I personally follow @gocleanco’s stripping recipe. In my top loaded washing machine (or tub), I soak my laundry or cloth diapers in hot water with 1/4 cup of borax and 1/4 cup washing soda (or baking soda). If available, you’ll also want to add 1/4 cup of calgon which is a water softener.
@gocleanco recommends including powdered Tide but I skip this step for used cloth diapers since you’re trying to remove laundry soap build up. After the soak, complete the washing machine wash as normal.
Occasionally, you may have to repeat the stripping process or run a couple rinse cycles to remove all the laundry detergent build up.
Sterilizing Sterilizing Pre-Owned Cloth Diapers
After you’ve stripped and washed the diapers, you’ll want to bleach the diapers to sterilize them. PUL color should not fade with bleaching.

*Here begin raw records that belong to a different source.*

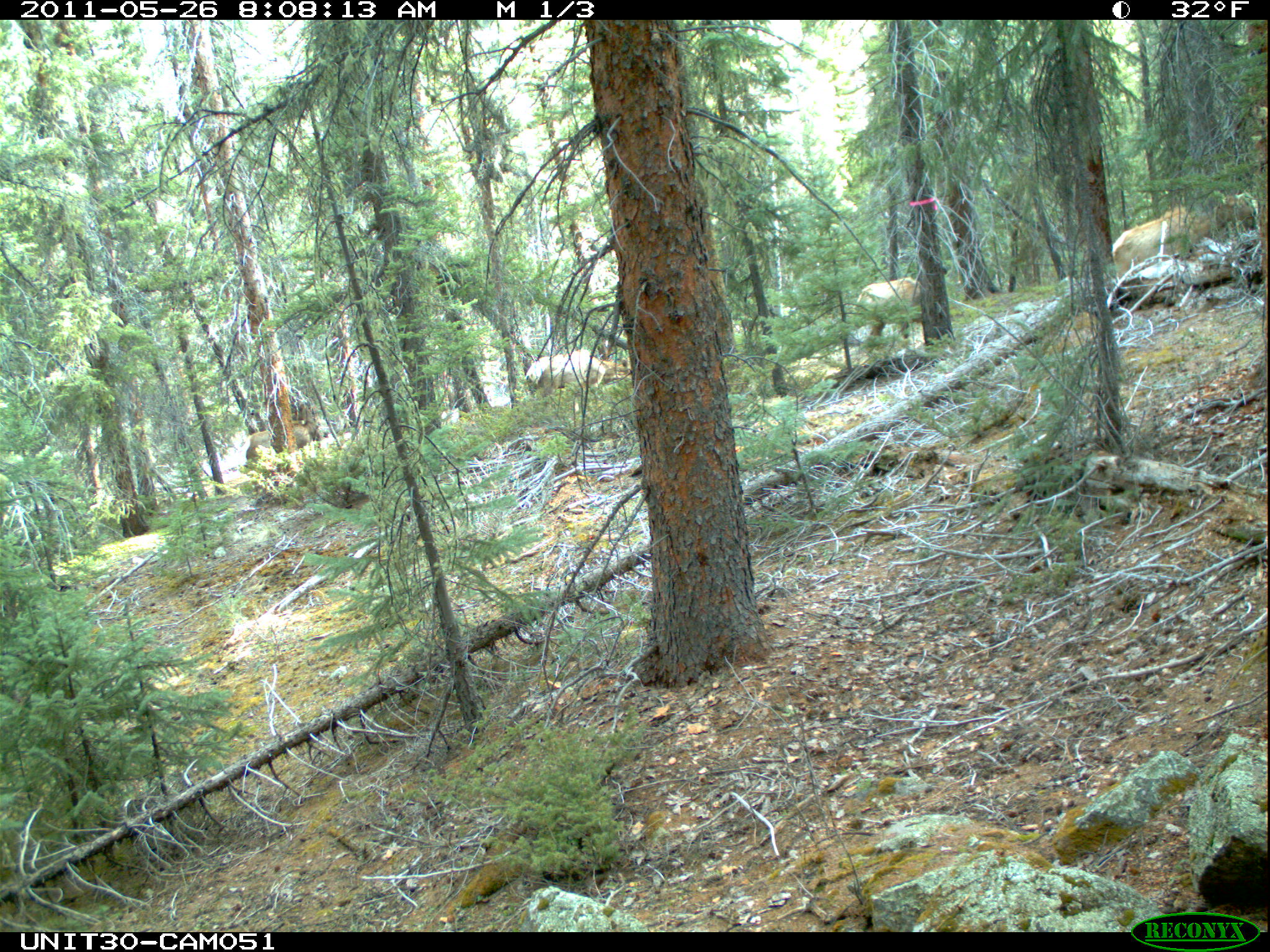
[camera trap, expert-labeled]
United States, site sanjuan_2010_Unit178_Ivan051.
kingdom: Animalia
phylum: Chordata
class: Mammalia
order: Artiodactyla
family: Cervidae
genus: Cervus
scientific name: Cervus elaphus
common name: red deer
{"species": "Cervus elaphus (red deer)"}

One simple option is running a cold wash cycle with bleach. The bleach needs to be standard bleach (as opposed to color-safe, scented etc. types). You’ll want to pause the wash cycle for about 30 minutes to allow the used cloth diapers to soak. Alternatively, you can soak the diapers in cold water with bleach in a bowl or sink for 30 minutes.
Make sure that you dilute your bleach based on the water amount since it can be harsh on fibers. There isn’t a standard recommended dilution. I’d use a 1/4 cup in a wash cycle or in a half filled tub but you’ll see different ratios depending on your reference.
I hope that this guide will help you save money and find great deals on secondhand cloth diapers. Here are some key take aways to remember:
- Just because it is used doesn’t mean it is a good deal. Always compare the price to buying new.
- Double check elastics and PUL condition before buying.
- Used cloth diapers need to be sanitized, which is easily done with a quick diluted bleach soak.
Cloth diapering involves some trial and error. The cloth diapering subreddit is a great place to go to get individual troubleshooting and advice.
What has been your best secondhand cloth diaper score? What tips do you have for someone getting started with cloth diapering?